Document segment -
-----

This is the first in a series of profiles on the 2012 Samuel J. Heyman Service to America Medal finalists. The awards, presented by the nonprofit Partnership for Public Service, recognize outstanding federal employees whose important, behind-the-scenes work is advancing the health, safety and well-being of Americans and are among the most prestigious honors given to civil servants. This profile features a finalist for the Science and Environment Medal, Dr. Neal Young, Chief of the Hematology Branch, National Heart, Lung and Blood Institute at the National Institutes of Health.
Dr. Neal Young is the world’s leading expert in the field of bone marrow failure, engaging in groundbreaking research that has led to life-saving treatments for a rare and deadly blood disorder known as aplastic anemia.
In his work at the National Institutes of Health (NIH), Young has combined pioneering basic laboratory science, clinical research protocols, and direct patient care to save the lives of thousands of people suffering from a blood disorder that wipes out the cells in the bone marrow, including red blood cells that carry oxygen, white blood cells that fight infection and platelets that help clot the blood.
Young conceived, designed and headed the first multi-center clinical trial in the United States for immunosuppressive therapy for aplastic anemia. The regimen he developed for this blood disease has become standard therapy for patients all over the world. This disease strikes about 600 to 900 people a year in the United States, and thousands across the globe.
“Neal has completed an amazing series of landmark clinical trials and published results that have taken what was a fatal disease in the early 1980s to one that now has a survival rate of 80 percent or more in the long-term,” said Dr. Cynthia Dunbar of the National Heart, Lung and Blood Institute at NIH.
Because of Young’s efforts, his clinic at NIH is today considered one of the world’s major referral centers for patients with bone marrow failure syndromes, including aplastic anemia. His clinic follows many hundreds of patients from North and South America, Asia and Africa.

-----

Questions to answer -
- A) According to the profile, about how many people in the United States does aplastic anemia strike each year?
- B) Reproduce the stretch of the profile from "Young conceived, designed" through "across the globe.".
Rely solely on the profile above.

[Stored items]
-----

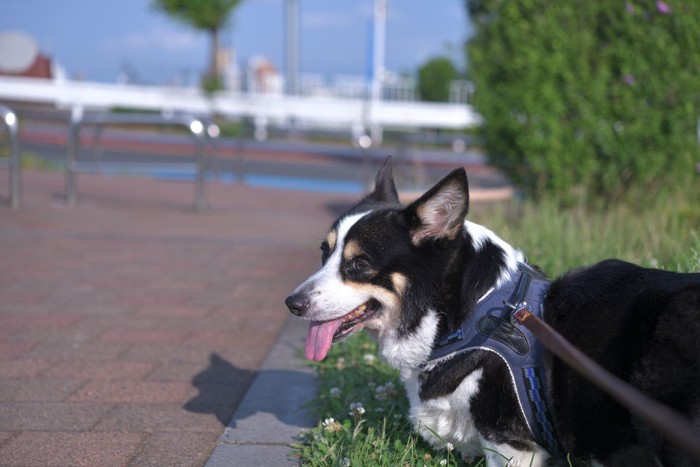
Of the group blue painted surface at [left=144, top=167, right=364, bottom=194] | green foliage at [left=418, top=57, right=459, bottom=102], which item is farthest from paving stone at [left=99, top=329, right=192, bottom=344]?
green foliage at [left=418, top=57, right=459, bottom=102]

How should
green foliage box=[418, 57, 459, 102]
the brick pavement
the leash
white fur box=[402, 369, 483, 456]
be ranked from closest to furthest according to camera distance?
1. the leash
2. white fur box=[402, 369, 483, 456]
3. the brick pavement
4. green foliage box=[418, 57, 459, 102]

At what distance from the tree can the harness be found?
3249cm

-----

Answer list -
- A) About 600 to 900 people a year.

- B)
Young conceived, designed and headed the first multi-center clinical trial in the United States for immunosuppressive therapy for aplastic anemia. The regimen he developed for this blood disease has become standard therapy for patients all over the world. This disease strikes about 600 to 900 people a year in the United States, and thousands across the globe.